Secondly, both the geocoder and geopy libraries are optimized around providing coordinates and feature information (e.g. matched address), which the Census Geocoder API results go beyond (and are not natively compatible with).
So really, if you want to interact with the Census Geocoder API, the Census Geocoder library is designed to do exactly that.
Hello World and Basic Usage¶
1. Import the Census Geocoder¶
import census_geocoder as geocoder
2. Execute a Coding Request¶
Using a One-line Address¶
location = geocoder.location.from_address('4600 Silver Hill Rd, Washington, DC 20233')
geography = geocoder.geography.from_address('4600 Silver Hill Rd, Washington, DC 20233')
Using a Parametrized Address¶
location = geocoder.location.from_address(street_1 = '4600 Silver Hill Rd',
city = 'Washington',
state = 'DC',
zip_code = '20233')
geography = geocoder.geography.from_address(street_1 = '4600 Silver Hill Rd',
city = 'Washington',
state = 'DC',
zip_code = '20233')
Using Batched Addresses¶
# Via a CSV File
location = geocoder.location.from_batch('my-batched-address-file.csv')
geography = geocoder.geography.from_batch('my-batched-address-file.csv')
Using Coordinates¶
location = geocoder.location.from_coordinates(latitude = 38.845985,
longitude = -76.92744)
geography = geocoder.geography.from_coordinates(latitude = 38.845985,
longitude = -76.92744)
3. Work with the Results¶
Work with Python Objects¶
location.matched_addresses[0].address
>> 4600 SILVER HILL RD, WASHINGTON, DC 20233
Questions and Issues¶
You can ask questions and report issues on the project’s Github Issues Page
Contributing¶
We welcome contributions and pull requests!
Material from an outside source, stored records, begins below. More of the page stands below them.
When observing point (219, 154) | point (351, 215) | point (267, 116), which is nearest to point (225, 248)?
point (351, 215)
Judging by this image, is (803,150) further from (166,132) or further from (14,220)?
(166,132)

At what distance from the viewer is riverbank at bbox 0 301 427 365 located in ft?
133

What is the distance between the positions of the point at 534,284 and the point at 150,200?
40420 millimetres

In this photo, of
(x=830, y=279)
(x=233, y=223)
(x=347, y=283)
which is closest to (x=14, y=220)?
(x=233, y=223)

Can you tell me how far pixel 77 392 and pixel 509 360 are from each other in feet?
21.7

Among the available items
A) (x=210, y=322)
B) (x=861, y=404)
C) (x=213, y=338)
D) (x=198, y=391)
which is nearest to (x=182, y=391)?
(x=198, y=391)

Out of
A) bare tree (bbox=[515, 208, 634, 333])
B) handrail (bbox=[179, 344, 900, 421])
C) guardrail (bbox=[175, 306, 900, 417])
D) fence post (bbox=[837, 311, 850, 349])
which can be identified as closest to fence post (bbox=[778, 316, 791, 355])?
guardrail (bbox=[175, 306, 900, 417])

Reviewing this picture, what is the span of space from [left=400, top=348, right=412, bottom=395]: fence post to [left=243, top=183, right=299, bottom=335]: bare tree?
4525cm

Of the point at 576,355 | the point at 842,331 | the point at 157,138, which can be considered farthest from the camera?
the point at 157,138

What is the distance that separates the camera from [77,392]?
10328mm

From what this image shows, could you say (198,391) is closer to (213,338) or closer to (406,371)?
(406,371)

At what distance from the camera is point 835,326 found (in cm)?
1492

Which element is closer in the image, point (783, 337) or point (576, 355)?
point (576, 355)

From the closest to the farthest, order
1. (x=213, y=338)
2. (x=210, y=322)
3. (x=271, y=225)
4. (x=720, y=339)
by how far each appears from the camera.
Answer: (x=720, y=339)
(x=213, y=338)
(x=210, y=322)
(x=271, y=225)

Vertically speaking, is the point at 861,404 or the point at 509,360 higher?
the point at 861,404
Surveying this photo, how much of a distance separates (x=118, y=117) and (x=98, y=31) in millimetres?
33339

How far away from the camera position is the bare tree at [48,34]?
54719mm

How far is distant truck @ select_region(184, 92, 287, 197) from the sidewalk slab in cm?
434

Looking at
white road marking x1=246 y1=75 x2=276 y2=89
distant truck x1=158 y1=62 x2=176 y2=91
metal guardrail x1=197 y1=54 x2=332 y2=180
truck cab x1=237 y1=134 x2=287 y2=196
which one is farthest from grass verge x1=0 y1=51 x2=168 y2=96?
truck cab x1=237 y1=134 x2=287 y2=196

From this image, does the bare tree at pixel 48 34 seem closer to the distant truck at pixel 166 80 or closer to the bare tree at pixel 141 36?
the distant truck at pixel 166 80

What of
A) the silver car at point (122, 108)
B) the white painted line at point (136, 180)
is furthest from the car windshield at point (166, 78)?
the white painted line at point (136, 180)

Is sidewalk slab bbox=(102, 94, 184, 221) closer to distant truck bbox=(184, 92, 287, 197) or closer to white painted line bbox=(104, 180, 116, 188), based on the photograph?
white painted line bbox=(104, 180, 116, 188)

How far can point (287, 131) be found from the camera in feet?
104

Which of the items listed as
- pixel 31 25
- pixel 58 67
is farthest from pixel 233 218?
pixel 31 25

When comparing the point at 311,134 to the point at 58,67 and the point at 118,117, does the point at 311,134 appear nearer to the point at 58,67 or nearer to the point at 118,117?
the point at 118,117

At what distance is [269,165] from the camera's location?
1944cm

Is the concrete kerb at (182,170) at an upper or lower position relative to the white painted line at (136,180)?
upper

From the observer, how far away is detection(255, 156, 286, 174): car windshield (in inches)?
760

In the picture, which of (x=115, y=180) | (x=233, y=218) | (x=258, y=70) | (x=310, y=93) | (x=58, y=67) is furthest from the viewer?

For more information, please see the Contributor Guide. And thanks to all those who’ve already contributed:
Chris Modzelewski (@insightindustry)
Testing¶
We use TravisCI for our build automation and ReadTheDocs for our documentation.
Detailed information about our test suite and how to run tests locally can be found in our Testing Reference.
License¶
The Census Geocoder is made available under an MIT License.